The main focus of the event will then shift to discussion and collective reflection. Participants will be invited to explore a central question: how can existing and emerging efforts to bring UK biodiversity data together be strengthened, better aligned, or accelerated in a practical and inclusive way? This will include discussion of issues such as data standards and interoperability, incentives and barriers to data sharing, alignment between national and local monitoring, and the role of existing infrastructure.
Rather than seeking a single solution, the discussion will aim to identify constructive next steps that build on what is already underway. These may include clarifying shared priorities, identifying areas where greater coordination or standardisation would add the most value, or exploring how collaboration between sectors could more effectively support policy, practice, and investment decisions. The session will also consider the different roles that consultants, researchers, citizen scientists, data custodians, and professional bodies can realistically play in moving this work forward.

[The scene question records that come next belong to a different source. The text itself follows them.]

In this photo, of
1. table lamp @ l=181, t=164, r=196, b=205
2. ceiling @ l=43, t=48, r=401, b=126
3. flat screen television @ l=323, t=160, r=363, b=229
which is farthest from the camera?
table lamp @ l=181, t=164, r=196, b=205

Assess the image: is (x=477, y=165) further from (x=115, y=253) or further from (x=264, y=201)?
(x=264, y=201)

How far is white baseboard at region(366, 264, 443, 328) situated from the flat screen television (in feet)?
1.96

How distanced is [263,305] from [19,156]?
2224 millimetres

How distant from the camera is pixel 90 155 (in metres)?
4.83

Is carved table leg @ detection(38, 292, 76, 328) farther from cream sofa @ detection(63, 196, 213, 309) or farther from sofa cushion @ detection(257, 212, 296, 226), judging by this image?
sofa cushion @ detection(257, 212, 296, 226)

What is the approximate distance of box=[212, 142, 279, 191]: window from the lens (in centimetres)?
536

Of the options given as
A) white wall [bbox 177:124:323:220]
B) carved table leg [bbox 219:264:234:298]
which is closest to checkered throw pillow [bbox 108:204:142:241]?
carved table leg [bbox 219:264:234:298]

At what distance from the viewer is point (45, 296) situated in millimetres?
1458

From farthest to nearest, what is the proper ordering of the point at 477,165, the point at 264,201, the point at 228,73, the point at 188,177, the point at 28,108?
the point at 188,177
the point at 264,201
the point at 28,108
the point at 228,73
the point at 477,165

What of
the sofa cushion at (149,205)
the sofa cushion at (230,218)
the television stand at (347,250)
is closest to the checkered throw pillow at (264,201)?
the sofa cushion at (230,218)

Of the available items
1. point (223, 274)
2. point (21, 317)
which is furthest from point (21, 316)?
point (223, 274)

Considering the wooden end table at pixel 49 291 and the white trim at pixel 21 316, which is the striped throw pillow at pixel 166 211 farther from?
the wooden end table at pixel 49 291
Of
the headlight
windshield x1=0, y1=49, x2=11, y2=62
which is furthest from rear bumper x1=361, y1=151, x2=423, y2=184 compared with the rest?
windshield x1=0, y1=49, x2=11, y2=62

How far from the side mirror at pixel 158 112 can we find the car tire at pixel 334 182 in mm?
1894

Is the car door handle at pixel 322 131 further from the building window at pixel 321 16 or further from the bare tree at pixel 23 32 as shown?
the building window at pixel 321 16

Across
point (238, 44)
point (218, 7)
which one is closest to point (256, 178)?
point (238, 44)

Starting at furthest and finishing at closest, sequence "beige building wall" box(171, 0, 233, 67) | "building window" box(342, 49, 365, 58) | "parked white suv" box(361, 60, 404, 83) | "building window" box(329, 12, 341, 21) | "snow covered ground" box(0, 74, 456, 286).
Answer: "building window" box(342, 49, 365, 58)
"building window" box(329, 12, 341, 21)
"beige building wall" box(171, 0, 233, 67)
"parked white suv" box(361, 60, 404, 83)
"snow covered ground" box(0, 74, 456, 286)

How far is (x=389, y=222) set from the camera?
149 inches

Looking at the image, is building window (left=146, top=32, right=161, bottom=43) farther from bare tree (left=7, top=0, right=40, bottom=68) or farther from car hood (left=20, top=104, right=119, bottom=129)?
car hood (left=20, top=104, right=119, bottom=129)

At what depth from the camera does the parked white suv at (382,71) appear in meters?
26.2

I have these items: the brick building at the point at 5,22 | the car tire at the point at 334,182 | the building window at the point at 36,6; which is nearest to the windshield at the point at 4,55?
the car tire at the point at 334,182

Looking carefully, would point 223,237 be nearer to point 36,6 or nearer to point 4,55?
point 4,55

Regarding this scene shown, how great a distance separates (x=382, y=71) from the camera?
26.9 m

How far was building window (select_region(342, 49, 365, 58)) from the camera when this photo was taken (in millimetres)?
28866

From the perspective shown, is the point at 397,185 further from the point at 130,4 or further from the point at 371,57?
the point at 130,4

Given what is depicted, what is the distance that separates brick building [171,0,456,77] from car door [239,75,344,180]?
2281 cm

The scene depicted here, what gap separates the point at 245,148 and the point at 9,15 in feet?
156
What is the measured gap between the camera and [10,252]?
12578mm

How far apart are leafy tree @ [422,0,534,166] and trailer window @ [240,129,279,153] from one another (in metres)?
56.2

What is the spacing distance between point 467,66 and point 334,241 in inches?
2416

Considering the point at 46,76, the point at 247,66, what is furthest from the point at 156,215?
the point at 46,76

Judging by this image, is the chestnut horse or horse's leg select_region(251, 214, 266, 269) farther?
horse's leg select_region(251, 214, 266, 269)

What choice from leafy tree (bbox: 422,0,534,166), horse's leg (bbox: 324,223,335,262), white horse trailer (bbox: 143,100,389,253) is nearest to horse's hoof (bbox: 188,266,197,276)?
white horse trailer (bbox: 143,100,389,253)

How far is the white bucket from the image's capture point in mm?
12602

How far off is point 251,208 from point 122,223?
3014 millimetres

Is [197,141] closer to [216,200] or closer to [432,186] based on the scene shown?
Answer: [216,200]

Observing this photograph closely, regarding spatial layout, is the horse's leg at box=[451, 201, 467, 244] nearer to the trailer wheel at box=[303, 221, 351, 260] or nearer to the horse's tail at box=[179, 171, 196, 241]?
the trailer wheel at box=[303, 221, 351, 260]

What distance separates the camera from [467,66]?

This event is intended for practitioners, researchers, data managers, and anyone involved in UK biodiversity monitoring who is interested in maximising the collective value of biodiversity data. By bringing diverse perspectives into the same conversation, the session aims to support constructive progress towards a more joined‑up, resilient, and usable biodiversity evidence base for the UK.
Catherine Burton is a Chartered Ecologist with around 30 years’ experience working across academia, consultancy, LERCs, and government. She currently works at JNCC as an Evidence Specialist. Her experience of both biodiversity data collection and evidence analysis has driven a long‑standing interest in improving how biodiversity data are integrated, interpreted, and used.